Gemini 3 Flash Preview
Preview of Gemini 3 Flash. 1M/64k context. Jan 2025.
About Gemini 3 Flash Preview
Google's Gemini 3 Flash Preview is the rare case where "cheaper and faster" also means "better at the hard stuff." It scores 78% on SWE-bench Verified — outperforming even Gemini 3 Pro on software engineering — while costing 4–6x less and generating responses at roughly 218 tokens per second. Users on Hacker News called the experience "truly stunning," and the 99.7% AIME 2025 score backs up the enthusiasm for math-heavy and agentic work. A 1M-token context window means it can hold an entire codebase or lengthy document in a single session. The catch is real and worth knowing: a 91% hallucination rate on knowledge benchmarks means the model confidently invents answers rather than admitting uncertainty.

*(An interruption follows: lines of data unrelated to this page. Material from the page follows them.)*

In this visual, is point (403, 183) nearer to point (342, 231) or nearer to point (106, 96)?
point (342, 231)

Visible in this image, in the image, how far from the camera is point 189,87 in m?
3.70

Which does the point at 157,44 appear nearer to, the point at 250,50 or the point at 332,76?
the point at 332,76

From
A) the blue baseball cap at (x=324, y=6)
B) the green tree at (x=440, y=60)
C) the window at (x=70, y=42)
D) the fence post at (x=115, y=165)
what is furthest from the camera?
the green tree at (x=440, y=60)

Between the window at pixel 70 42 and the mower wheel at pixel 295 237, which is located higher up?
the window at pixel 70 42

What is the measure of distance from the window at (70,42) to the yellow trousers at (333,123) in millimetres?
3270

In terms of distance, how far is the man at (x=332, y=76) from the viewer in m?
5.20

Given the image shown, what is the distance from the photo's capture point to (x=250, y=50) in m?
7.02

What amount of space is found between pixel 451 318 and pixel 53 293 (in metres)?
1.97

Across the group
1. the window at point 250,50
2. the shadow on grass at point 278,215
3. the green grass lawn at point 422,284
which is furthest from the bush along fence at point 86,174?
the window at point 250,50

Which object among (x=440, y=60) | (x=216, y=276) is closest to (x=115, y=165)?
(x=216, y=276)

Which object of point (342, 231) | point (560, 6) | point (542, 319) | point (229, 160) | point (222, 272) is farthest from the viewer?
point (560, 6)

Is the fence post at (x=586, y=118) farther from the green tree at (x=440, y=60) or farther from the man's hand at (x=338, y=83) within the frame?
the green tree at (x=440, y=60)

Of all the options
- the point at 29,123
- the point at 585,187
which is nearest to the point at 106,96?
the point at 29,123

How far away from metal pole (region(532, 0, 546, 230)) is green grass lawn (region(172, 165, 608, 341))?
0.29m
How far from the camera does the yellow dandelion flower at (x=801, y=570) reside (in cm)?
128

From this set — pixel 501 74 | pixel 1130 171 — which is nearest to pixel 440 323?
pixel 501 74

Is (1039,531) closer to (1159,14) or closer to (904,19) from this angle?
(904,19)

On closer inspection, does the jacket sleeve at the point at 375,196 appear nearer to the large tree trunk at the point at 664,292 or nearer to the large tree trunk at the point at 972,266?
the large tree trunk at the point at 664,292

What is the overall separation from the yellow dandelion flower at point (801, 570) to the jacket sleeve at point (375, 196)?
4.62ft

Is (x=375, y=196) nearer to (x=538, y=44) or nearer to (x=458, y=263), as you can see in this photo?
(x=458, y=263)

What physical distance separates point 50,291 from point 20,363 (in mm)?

That disqualifies it for fact-sensitive domains like medical, legal, or research tooling — but for coding, prototyping, creative work, and high-volume multimodal pipelines where raw speed and price-performance matter, it's a strong default choice. Still in preview, so expect continued evolution.
Best for
- Code generation and software engineering — 78% on SWE-bench Verified, beating Gemini 3 Pro on real-world coding tasks
- Mathematical reasoning and problem-solving — 99.7% on AIME 2025 makes it reliable for complex quantitative work
- Long document and codebase analysis — 1M-token context handles entire books, repos, or large datasets in one pass
- High-volume multimodal pipelines — native text, image, audio, and video input at low cost per token
- Rapid prototyping and creative content — speed and affordability make it ideal for iterative drafting and brainstorming where perfect factual accuracy is not required
Specs & capabilities
How Gemini 3 Flash Preview stacks up — intelligence, speed, context, and modalities.
Intelligence
High
Speed
Fast
Context window
1,048,576 tokens
Max output
65,536 tokens
Knowledge cutoff
January 2025
Frequently asked questions
What does Gemini 3 Flash Preview cost?
Standard pay-as-you-go pricing is $0.50 per 1M input tokens (text/image/video) and $3.00 per 1M output tokens. Cached input drops to $0.05 per 1M tokens — a 90% discount. Batch processing cuts costs roughly in half.
How large is the context window?
1,048,576 tokens (approximately 1 million tokens), with a maximum output of 65,536 tokens per response.
What is the hallucination problem people mention?
On knowledge-heavy benchmarks, the model has a reported 91% hallucination rate — it tends to generate confident-sounding but incorrect answers rather than flagging uncertainty. It is not recommended for medical, legal, or research applications that require factual reliability.
How does it compare to Gemini 3 Pro?
Gemini 3 Flash Preview is 4–6x cheaper and roughly 3x faster than Gemini 3 Pro, and it actually outperforms Pro on SWE-bench Verified (78% vs. lower Pro scores). For most coding and reasoning tasks, Flash is the better value.
Is this model ready for production use?
It is a preview release, so features and stability may change. That said, Google reports it is already processing over 1 trillion tokens per day on the API, indicating substantial real-world deployment.
What modalities does it support?
It accepts text, images, audio, and video as input and produces text and image output. Knowledge cutoff is January 2025.